▶ **TASKS TO CARRY OUT**
[A] Edit the summary of ride-sharing ethics by reproducing the part from "Research Summary for" to "find potential opportunities." with "ride-sharing" replaced by "rideshare".
[B] Pick up the summary of ride-sharing ethics after its last line and write what comes next.

Research Summary for Ethics

Research goals

  • Summarize and categorize major ethical concerns of ride-sharing services in New York City.

  • Establish a deeper understanding and awareness of major ethical issues in ride-sharing services, and help designers find potential opportunities.

Key findings

Insights


Concern of Safety

  • Crime

    • Hate crime

    • Sex crime

  • Injury

    • Company support

    • Immature technology

  • Health problems

    • Physical environment

    • Unsupportive regulations


Infringement on human rights

  • Privacy loss

    • Unawareness about data collection

    • Data misuse

    • Data safety

  • Inaccessibility

    • Inaccessible booking tools

    • Poor riding experience with accessible transit

  • Discrimination

    • Mechanism loophole

    • Controversial race-based policy

    • AI bias

  • Environment impact

    • Emission pollution

    • Power consumptions


Disruption to established industry

  • Lack of regulation

    • Unfair competition

    • Vicious competition


Erosion of social & democratic structure

  • Transportation inequality

  • Worker's right

  • Income inequality



Opportunities


Worker rights

Opportunity: Gig worker's Their rights, benefits, and health are not protected.

▶ **Saved data entries**
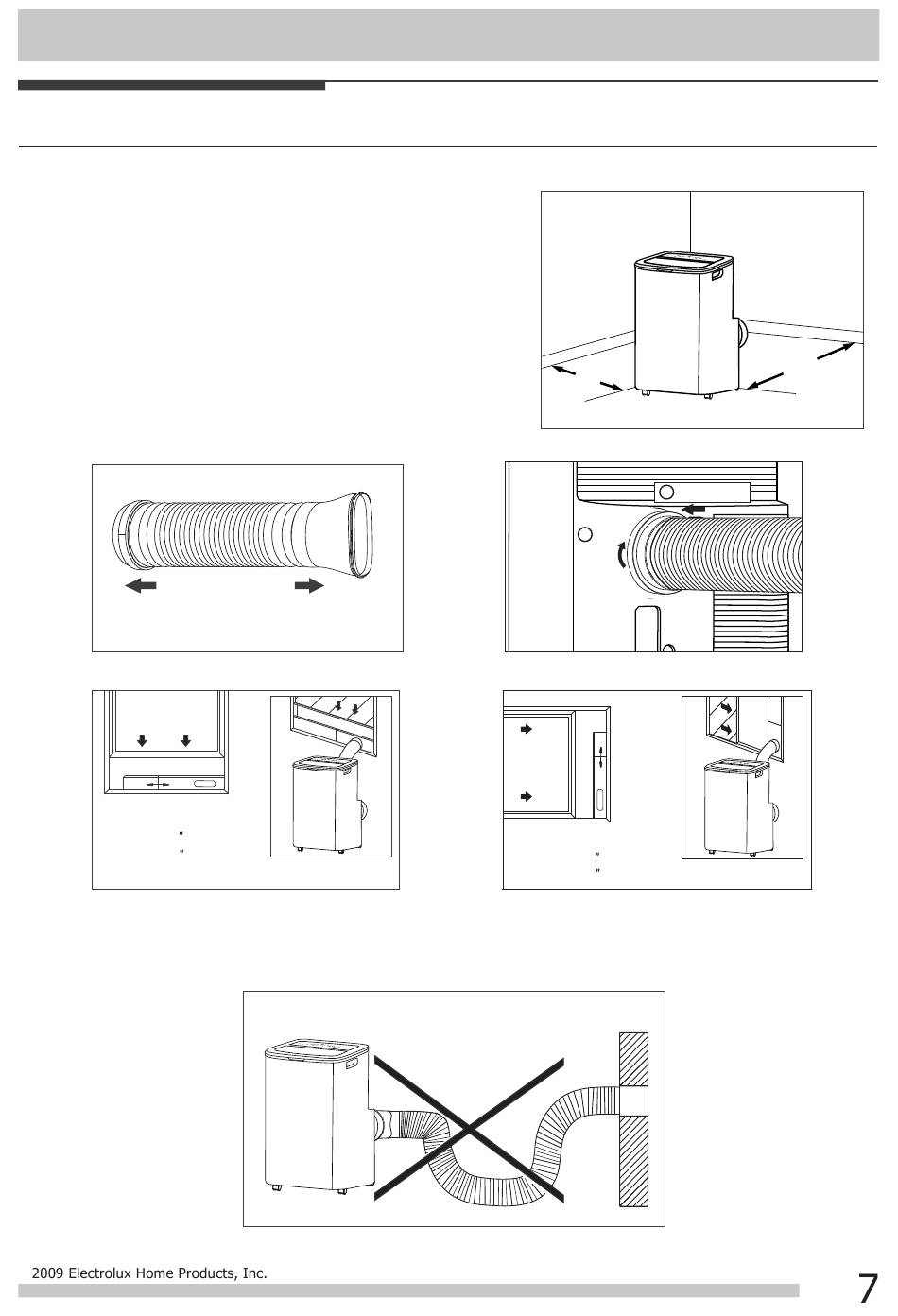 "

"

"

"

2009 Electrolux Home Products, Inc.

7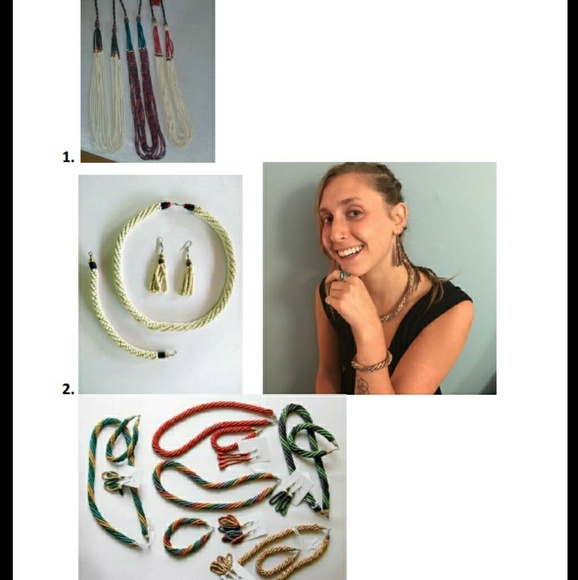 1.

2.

▶ **LIST OF ANSWERS**
[A]
Research Summary for Ethics

Research goals

  • Summarize and categorize major ethical concerns of rideshare services in New York City.

  • Establish a deeper understanding and awareness of major ethical issues in rideshare services, and help designers find potential opportunities.

[B]
Hypothesis: We believe gig workers' rights, benefits and health being tied to individuals instead of work will solve their unfair treatments, and be valuable for them when they are working.


Transportation inequality

Opportunity: Poor communities get fewer and worse services. (get less, suffer more)

Hypothesis: We believe poor communities are frustrated when they get fewer and worse services because the distribution of public transportation design is unfair.


Unawareness about data collection

Opportunity: Users don't know what information is being tracked and have little control over how it's used.

Hypothesis: We believe being transparent about data collection and usage and allowing them to opt out will empower users to have better control over their data


Poor riding experience with accessible transit

Opportunity: Despite effort to improve accessibility, the user experience of accessible services is substandard compared to services for fully abled users.

Hypothesis: We believe users with disabilities are frustrated when having trouble using existing accessibility services because the resources are limited


Mechanism loophole leading to racist behaviours

Opportunity: There are loopholes in the service system that enable discrimination.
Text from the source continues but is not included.